Redshift COPY Command errors and how to solve them Part-1

Introduction:

Amazon Redshift is an optimized, highly scalable data warehouse system. It really offers fast and robust performance even for very large number of records. In a typical data warehouse, data loading from various source is always a challenging task. Redshift takes this challenge of data loading through COPY command. COPY command is the recommend way to load huge volume of data. Redshift is comparatively a newer technology. People face various Redshift COPY Command errors during bulk data load. In this post, I have tried to address an error along with a probable solution.

Redshift COPY Command errors description:

[Error Code: 0, SQL State: XX000]  ERROR: S3ServiceException: The bucket you are attempting to access must be addressed using the specified endpoint. Please send all future requests to this endpoint

Reason of the Redshift COPY Command errors:

During COPY command source file’s S3 bucket region is not in the same region of Redshift database cluster region.

Preparing the environment to generate the Redshift COPY Command errors:

In order to demonstrate the COPY command and to be accounted with the different error message, we will create a sample table like below:

CREATE TABLE orders
(
CustomerName     VARCHAR(50) NOT NULL,
orderid          INT NOT NULL,
orderdate        DATE NOT NULL,
city             VARCHAR(20) NOT NULL,
unitprice        FLOAT NOT NULL,
quantity         INT NOT NULL,
shipregion       VARCHAR(20) NULL
)

I have a sample text file with 100 records. You can download it from here. The file is tab delimited. I will upload this test file into S3 bucket in order to generate and fix all possible COPY related errors the file looks like below:sample file

Figure: Sample text file. 

How these Redshift COPY command errors are produced:

Now let us assume I have a cluster in “us-east” region.
redshift cluster region
Figure: 1

But my source file resides in another (us-west) region.
s3 region
Figure: 2

Now, I will execute the following COPY command to load the sample file into redshift table.

COPY orders FROM 's3://sourcedatainorig/order.txtcredentials 'aws_access_key_id=<your access key id>;aws_secret_access_key=<your secret key>' delimiter 't' ;

I got the following error message:
s3 exception
Figure 3

How to solve these Redshift COPY command errors:

  1. By creating the S3 bucket in the same region of the Redshift cluster.
  2. By specifying REGION parameter in the COPY command.

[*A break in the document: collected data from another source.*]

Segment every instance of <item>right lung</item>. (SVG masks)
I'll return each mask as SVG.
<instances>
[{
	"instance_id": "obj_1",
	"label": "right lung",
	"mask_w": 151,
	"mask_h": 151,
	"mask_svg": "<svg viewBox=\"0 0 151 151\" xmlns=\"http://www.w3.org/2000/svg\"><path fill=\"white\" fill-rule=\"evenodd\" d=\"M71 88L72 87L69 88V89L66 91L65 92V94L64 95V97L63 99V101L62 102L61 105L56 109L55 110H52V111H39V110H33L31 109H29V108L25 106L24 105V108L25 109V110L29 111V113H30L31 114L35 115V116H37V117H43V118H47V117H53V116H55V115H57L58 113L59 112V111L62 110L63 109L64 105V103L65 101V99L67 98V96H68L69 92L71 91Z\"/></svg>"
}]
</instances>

 By creating the S3 bucket in the same region of the Redshift cluster.

  1. Go to redshift console and find out your cluster region (see Figure 1). Assume, my cluster in US-East region.
  2. Go to S3 console and create a bucket in the same region.
  3. Keep your file into the newly created bucket.
  4. Modify COPY command source file path accordingly and execute it.

By specifying REGION parameter in the COPY command.

If you really need to load data in to redshift table from a S3 bucket that resides in another region, you need to specify REGION parameter in your COPY command. To get the region name from file in S3 follow the steps below:

  1. Go to S3 and open the bucket.
  2. Select the file (order.txt), right click on it and choose properties.
  3. Have a look the “Link” text in the properties right pane like below:

s3 region
Figure: 4

  1. Get the region (us-west-2) from the link property and organize the COPY command like below along with “REGION” parameter.
COPY orders FROM 's3://sourcedatainorig/order.txtcredentials 'aws_access_key_id=<your access key id>;aws_secret_access_key=<your secret key>' delimiter 't' REGION 'us-west-2' ;

The COPY command now executed without the “S3ServiceException“error. Still the COPY command would not get succeeded. I will try to cover the error details and the possible regulation in the subsequent post.